NVIDIA Open-Sources GPU Cluster Recipes to End Config Chaos

Getting a GPU-accelerated Kubernetes cluster working is one thing. Getting it working the same way twice — across different clouds, hardware generations, and deployment environments — is another problem entirely. It's the kind of thing that turns into tribal knowledge, sprawling runbooks, and a resident expert who's memorized which NCCL tuning flag to flip for which environment.

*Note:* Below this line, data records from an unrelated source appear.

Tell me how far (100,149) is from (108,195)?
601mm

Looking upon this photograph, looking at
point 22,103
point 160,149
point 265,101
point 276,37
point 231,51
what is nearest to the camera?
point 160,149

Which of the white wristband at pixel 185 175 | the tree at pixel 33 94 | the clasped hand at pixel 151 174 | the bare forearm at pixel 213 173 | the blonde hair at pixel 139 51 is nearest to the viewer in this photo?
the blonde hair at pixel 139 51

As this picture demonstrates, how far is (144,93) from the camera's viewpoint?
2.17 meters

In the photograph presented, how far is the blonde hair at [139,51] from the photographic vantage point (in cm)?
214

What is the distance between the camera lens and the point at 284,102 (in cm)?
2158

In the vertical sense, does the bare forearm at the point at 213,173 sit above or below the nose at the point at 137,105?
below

NVIDIA's answer is AI Cluster Runtime (AICR), an open-source project that replaces that accumulated institutional knowledge with published, version-locked configuration recipes. Released in alpha by engineers Mark Chmarny and Nathan Taber, AICR delivers its recipes as composable YAML overlays — validated against NVIDIA's standards and queryable via a REST API or the `aicr` CLI.

The composition model is where the project gets interesting. Recipes are built from four layers: a base layer for universal defaults, an environment layer for cloud-specific dependencies (AWS EBS CSI drivers and EFA plugins for EKS, for instance), an intent layer that tunes NCCL differently for training versus inference, and a hardware layer that pins driver versions and unlocks accelerator-specific features like CDI and GDRCopy for H100 and Blackwell GPUs. A fully specialized recipe for Blackwell on EKS targeting training on Kubeflow spans 268 configuration values across 16 components. Switching from training to inference intent alone swaps five components and changes 41 configuration values.

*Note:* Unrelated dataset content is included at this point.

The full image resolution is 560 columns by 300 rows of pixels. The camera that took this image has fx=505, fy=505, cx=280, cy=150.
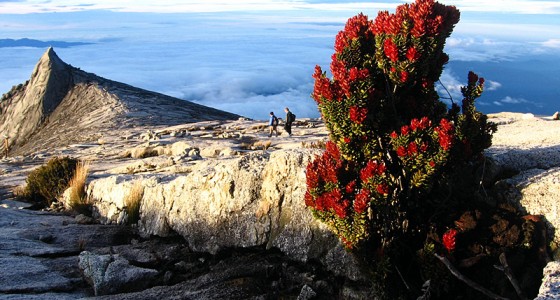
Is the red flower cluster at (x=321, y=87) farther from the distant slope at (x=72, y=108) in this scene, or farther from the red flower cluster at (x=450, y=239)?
the distant slope at (x=72, y=108)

AICR also ships a snapshot tool that captures live cluster state — OS, kernel, GPU hardware, driver, Kubernetes version, installed operators — and stores it as a ConfigMap baseline. That baseline drives pre-deployment readiness checks and post-deployment conformance validation against CNCF standards. Deployment integration covers ArgoCD, OCI bundle distribution, and fully air-gapped environments. Inference workloads target NVIDIA Dynamo; training workloads hook into Kubeflow Trainer.

The project is designed to be contributed to rather than forked. CSPs, OEMs, and platform teams can add environment-specific overlay extensions, and organizations can maintain private configuration overlays alongside public recipes without branching the core project. Every release ships with SLSA Level 3 provenance, signed SBOMs, and image attestations.